I met him on a Tuesday.
It had just started raining.
He stood at the end of the street, completely still, as if the downpour couldn’t touch him. A stranger in a world blurred by water and city smoke. Black coat, no umbrella, a face so still it almost hurt to look at.
I’d never seen beauty like that before.
Not on a person. Not in real life.
He was looking at me. Through me.
“Do I know you?” I asked, voice shaking for reasons I didn’t understand.
He blinked once. His lips moved like a forgotten melody.
“You used to,” he said. “But you don’t anymore.”
......
The second time I saw him, I was in the underground train. Alone in a row of empty blue seats, when the lights flickered—and suddenly, he was there beside me. Same coat. Same scent. Ink and winter.
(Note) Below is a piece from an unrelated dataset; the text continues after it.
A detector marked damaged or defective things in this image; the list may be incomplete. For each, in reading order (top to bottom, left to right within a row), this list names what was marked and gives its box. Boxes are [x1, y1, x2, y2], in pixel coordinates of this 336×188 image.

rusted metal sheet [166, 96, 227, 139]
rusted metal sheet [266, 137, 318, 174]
“You’re not real,” I whispered, heart clenching.
He turned his head slowly. “Then why do I keep showing up in your dreams?”
I stared at him. The train tunnel roared by like time itself unraveling.
“My dreams?”
“You keep forgetting,” he said softly, brushing a strand of hair from my forehead. “But I promised to wait. And I always do.”
......
The dreams began after that.
Every night, I was somewhere else.
A forest of black leaves and white sky.
A room full of clocks, all ticking backwards.
A ballroom with no ceiling, where I danced with him while the stars watched.
I never knew his name.
But every time I touched him, something inside me trembled—like glass too close to shattering.
He would whisper things like:
“You once died for me.”
“I waited eighty-two years.”
“You loved me before you had a name.”
I would wake up breathless, fingertips cold. My room smelled faintly of smoke and rain.
.....
I don’t remember learning how to draw, but my hands moved on their own.
I filled notebooks with his face, his hands, his half-smile.
His eyes—god, his eyes. Like something ancient in a boy’s body.
My friends stopped texting.
My work started piling up.
But I didn’t care.
I was falling in love with a ghost I’d never touched in the daylight.
.....
One night, I asked him directly, “What are you?”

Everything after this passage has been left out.